| WRITTEN TASK 1 |
In the R code for plotting exclusions, which column does the code rename to Participants?

[Start EXTRACTED TEXT]

Next, I plot the exclusions. There’s two ways to go about this. Either I show the absolute number of participants and observations that we exclude with each criterion in relation to the total sample size. I do that below. Note that getting those exclusions in a nice format requires some wrangling. I already created the exclusion_plot_data object in the processing section. Here, I turn it into the long format first.

# to long format for plotting
exclusion_plot_data <-
  exclusion_plot_data %>%
  filter(!str_detect(Exclusion, "Total")) %>% # don't include the total numbers for now
  rename(Participants = PPs) %>% # nicer name
  pivot_longer(
    Participants:Observations,
    names_to = "Measure",
    values_to = "Value"
  ) %>% 
  mutate( # create new variable that's stable across exclusions
    Total = case_when(
      Measure == "Participants" ~ exclusion_plot_data %>% filter(Type == "Total") %>% pull(PPs),
      TRUE ~ exclusion_plot_data %>% filter(Type == "Total") %>% pull(Observations),
    ),
    `Total Before` = case_when(
      Measure == "Participants" ~ exclusion_plot_data %>% filter(Type == "Total Before") %>% pull(PPs),
      TRUE ~ exclusion_plot_data %>% filter(Type == "Total Before") %>% pull(Observations),
    ) 
  ) %>% 
  mutate(
    across(
      Type:Measure,
      as.factor
    )
  )

# https://stackoverflow.com/questions/11889625/annotating-text-on-individual-facet-in-ggplot2
# I want to show the total numbers once, not for each facet/criterion combination, which is why I create a data frame that only has a matching value for the positions in the plot that I want
label_positions <- 
  tibble(
    Type = rep("Wave-level", 2),
    Exclusion = c(3, 3), # on the right, where wave-level exclusions are
    Measure = c("Participants", "Observations")
  ) %>% 
  mutate(
    across(
      everything(),
      as.factor
    )
  )

# add the total values
label_positions <- 
  left_join(
    label_positions,
    exclusion_plot_data %>% select(-Value)
  )

# then plot
ggplot(
  exclusion_plot_data,
    aes(
      x = Exclusion,
      y = Value,
      color = Type
    )
  ) +
  geom_segment(
    aes(
      x = Exclusion,
      xend = Exclusion,
      y = 0,
      yend = Value
    ),
    alpha = 1,
    size = 1
  ) +
  facet_grid(Measure ~ Type, scales = "free") +
  geom_point(alpha = 1, size = 2) +
  geom_text(
    aes(
      label = paste0("-", `Total Before` - Value),
      x = as.numeric(Exclusion) + 0.35,
      y = Total * 0.1
    )

[End EXTRACTED TEXT]
[Start INFORMATION PROVIDED]

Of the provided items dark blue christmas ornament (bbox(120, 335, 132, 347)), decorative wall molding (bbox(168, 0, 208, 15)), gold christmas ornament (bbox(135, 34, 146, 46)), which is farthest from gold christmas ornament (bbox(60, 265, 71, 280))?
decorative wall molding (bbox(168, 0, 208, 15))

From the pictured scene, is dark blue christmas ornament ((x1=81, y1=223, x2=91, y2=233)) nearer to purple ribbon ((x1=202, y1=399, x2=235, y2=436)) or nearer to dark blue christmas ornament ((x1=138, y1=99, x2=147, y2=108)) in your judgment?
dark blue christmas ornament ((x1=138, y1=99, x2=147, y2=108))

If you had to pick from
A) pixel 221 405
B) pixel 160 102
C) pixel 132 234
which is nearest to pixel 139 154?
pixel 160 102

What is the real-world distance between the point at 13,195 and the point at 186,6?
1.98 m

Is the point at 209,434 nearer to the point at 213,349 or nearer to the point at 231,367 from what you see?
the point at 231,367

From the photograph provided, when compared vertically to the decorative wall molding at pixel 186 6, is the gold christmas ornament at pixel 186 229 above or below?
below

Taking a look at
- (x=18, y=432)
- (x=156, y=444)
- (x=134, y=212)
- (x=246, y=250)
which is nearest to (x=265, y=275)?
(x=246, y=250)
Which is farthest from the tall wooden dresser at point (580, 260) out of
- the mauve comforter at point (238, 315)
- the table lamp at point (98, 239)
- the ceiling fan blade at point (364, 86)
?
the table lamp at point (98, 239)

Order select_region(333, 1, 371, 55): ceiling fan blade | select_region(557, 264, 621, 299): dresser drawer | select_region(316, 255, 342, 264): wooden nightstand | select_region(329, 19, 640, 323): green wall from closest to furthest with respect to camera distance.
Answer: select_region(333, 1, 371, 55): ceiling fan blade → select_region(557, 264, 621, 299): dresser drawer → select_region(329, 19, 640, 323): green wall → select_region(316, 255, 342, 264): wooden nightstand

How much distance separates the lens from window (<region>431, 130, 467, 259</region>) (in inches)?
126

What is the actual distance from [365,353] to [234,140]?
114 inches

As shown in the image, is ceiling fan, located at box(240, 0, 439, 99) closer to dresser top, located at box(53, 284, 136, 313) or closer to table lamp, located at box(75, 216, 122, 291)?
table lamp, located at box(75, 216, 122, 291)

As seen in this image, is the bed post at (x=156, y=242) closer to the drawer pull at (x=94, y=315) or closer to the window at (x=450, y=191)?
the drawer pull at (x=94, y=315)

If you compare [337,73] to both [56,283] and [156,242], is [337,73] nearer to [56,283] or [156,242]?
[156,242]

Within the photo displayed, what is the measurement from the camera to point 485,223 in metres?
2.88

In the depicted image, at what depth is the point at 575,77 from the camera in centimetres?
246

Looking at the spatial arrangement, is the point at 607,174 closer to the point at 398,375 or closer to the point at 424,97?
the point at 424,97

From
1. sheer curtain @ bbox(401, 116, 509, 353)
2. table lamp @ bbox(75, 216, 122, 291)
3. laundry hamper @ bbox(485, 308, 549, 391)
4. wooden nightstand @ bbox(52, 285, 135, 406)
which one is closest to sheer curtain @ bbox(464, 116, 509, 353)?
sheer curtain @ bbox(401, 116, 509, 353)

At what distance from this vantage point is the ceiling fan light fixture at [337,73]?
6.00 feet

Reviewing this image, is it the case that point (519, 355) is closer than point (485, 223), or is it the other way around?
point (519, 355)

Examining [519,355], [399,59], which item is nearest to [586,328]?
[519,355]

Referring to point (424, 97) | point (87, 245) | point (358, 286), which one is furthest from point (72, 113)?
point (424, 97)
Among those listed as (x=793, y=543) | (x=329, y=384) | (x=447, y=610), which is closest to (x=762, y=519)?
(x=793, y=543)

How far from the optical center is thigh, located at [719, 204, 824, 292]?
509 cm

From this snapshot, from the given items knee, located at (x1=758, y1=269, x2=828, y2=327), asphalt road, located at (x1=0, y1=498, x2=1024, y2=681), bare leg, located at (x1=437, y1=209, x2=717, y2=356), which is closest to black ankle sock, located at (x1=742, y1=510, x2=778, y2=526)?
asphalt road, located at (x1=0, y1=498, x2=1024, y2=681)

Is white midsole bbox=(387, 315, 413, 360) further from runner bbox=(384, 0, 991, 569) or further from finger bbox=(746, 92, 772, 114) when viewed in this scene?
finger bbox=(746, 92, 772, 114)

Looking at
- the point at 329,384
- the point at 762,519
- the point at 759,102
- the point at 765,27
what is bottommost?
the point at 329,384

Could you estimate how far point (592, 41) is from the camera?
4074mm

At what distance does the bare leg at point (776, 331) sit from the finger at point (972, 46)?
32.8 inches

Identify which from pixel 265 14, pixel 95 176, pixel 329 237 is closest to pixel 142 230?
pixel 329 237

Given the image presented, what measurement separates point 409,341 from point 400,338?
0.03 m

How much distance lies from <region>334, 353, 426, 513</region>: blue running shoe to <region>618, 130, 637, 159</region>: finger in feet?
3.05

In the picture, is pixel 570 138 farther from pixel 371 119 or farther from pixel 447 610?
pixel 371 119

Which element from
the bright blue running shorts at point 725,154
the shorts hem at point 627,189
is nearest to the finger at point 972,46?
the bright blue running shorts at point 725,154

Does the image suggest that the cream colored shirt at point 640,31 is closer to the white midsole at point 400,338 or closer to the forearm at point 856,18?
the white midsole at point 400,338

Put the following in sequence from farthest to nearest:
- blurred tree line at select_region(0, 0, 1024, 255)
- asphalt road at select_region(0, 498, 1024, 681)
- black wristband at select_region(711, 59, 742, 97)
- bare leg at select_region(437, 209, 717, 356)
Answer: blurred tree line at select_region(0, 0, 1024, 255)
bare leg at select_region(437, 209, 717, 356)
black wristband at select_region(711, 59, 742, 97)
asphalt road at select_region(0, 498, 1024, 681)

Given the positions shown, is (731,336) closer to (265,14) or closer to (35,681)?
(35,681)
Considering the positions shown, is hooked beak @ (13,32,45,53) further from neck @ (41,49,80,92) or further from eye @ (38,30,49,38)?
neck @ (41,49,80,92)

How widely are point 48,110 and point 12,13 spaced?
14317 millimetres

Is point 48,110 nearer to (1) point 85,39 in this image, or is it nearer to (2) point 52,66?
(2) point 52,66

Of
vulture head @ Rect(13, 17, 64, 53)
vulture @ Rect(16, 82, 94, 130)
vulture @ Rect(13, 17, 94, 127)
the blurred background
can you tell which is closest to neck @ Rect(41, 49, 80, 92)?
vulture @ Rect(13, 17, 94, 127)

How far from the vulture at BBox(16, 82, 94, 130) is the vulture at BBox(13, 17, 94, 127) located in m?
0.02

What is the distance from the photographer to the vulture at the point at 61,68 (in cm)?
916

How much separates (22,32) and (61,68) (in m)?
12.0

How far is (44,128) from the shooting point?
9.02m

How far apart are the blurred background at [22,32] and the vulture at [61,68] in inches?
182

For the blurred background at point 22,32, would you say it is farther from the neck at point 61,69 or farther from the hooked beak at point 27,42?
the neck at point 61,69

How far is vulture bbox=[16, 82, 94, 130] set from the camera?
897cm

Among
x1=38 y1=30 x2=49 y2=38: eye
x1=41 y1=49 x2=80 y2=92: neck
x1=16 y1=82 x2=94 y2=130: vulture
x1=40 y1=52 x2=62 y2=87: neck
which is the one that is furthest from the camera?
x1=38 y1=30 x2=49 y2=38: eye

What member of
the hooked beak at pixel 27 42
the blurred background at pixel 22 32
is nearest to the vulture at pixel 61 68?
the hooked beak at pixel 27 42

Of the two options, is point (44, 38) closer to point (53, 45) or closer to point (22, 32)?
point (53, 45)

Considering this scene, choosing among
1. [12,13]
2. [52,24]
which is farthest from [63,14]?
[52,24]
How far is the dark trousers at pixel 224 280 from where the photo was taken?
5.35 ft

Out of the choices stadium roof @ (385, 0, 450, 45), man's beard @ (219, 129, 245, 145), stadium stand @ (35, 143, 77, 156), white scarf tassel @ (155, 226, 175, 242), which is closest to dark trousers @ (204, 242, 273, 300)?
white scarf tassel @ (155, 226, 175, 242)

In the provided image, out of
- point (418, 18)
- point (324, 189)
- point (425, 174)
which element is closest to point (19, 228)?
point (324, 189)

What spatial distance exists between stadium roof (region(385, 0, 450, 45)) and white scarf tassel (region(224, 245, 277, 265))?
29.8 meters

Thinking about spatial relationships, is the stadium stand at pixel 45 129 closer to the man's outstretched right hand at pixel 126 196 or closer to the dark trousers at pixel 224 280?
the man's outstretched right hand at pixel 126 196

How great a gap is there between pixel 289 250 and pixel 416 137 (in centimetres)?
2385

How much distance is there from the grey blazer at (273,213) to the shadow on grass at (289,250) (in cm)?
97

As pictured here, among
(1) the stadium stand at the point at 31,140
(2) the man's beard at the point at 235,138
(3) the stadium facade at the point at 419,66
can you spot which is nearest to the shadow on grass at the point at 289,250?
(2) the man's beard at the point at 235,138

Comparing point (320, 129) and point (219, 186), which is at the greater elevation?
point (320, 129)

[End INFORMATION PROVIDED]

| WRITTEN TASK 2 |
Output only the entries from the line containing "Considering the positions" through the line containing "14317 millimetres", requests included, with every coordinate and distance in their answers shifted up by 44.

| EXERCISE RESPONSE 1 |
PPs

| EXERCISE RESPONSE 2 |
Considering the positions shown, is hooked beak @ (13,32,45,53) further from neck @ (41,49,80,92) or further from eye @ (38,30,49,38)?
neck @ (85,93,124,136)

How widely are point 48,110 and point 12,13 spaced?
14361 millimetres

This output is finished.